● **Passage shown**
--------

Discussion in 'Anything goes' started by Rosie, Sep 15, 2006.

  1. DyePack

    DyePack New Member

    Never.

    When they re-released Return of the Jedi, I was tempted to attend a showing, then give a standing ovation when the lone Ewok dies in battle. But I thought better of it.
     
  2. jay_christley

    jay_christley Member

    Speaking of the flaws in logic ...
    I think I remember someone involved (Lucas?) explaining all the other books, comics and cartoons were there to supplement the story. I believe he actually compared it to the Arthurian legacy -- various versions of the legend have been written over the years, some add to the story, some take away, some directly conflict others that were written before or that would follow; but the basic gist behind the story remains intact.
    I prefer to refer to this when people get too nitpicky about the plotline/storyline.
     
  3. grrlhack

    grrlhack Member

    Well, I thought the post was going to actually be about the VH1 series that was on. I caught probably the last 20-30 minutes while I was at the gym and thought it was pretty interesting. You had Harrison Ford calling out Pres. Reagan for saying, "pardon me for stealing this, but the Force is with us." It was interesting commentary. That's for sure.
     
  4. dooley_womack1

    dooley_womack1 Well-Known Member

    You've had sex ???




    (I keeed).
     
  5. Rosie

    Rosie Active Member

  6. Piotr Rasputin

    Piotr Rasputin New Member

    The first Star wars = the greatest B-movie ever made, with great effects, great music, poor acting, and rousing scenes. And the formula has been repeated since, with better plots.

    The only "Expanded Universe" books I read were Timothy Zahn's excellent yet quite derivative (lifted quote after quote from the films) trilogy of Heir to the Empire, Dark Force Rising and The Last Command. As far as this geek is concerned, those were episodes 7-9. I never made the time to read further. I hear they're good.

    As for Mr. Binks . . . people fail to see him for what he was. An experiment, a moment of "Can we do this, and just in case we can't, we'd better make sure it's an innocuous character for kids." Sure, he was annoying, but the Jedi stuff in that movie was absolutely breathtaking, a quantum leap ahead of anything we had seen before. Strange what happens when the Jedi aren't old (Ben), half-trained (Luke) or 75 percent mechanical (vader).

--------

● **The exercise**
Can you print the stretch of the Star Wars forum thread from "Piotr Rasputin New" through "hear they're good."?

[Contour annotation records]
--------

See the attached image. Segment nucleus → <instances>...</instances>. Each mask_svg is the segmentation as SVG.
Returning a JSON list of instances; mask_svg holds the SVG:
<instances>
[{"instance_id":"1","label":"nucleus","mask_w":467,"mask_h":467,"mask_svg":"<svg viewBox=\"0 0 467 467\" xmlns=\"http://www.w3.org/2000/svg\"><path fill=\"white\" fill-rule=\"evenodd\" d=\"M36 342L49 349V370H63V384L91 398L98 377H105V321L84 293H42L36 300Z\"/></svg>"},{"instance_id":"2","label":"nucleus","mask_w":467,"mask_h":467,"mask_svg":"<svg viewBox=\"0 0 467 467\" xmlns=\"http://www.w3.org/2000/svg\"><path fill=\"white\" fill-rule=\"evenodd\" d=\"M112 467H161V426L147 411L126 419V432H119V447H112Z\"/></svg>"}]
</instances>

--------

● **Result of this exercise**
Piotr Rasputin New Member

    The first Star wars = the greatest B-movie ever made, with great effects, great music, poor acting, and rousing scenes. And the formula has been repeated since, with better plots.

    The only "Expanded Universe" books I read were Timothy Zahn's excellent yet quite derivative (lifted quote after quote from the films) trilogy of Heir to the Empire, Dark Force Rising and The Last Command. As far as this geek is concerned, those were episodes 7-9. I never made the time to read further. I hear they're good.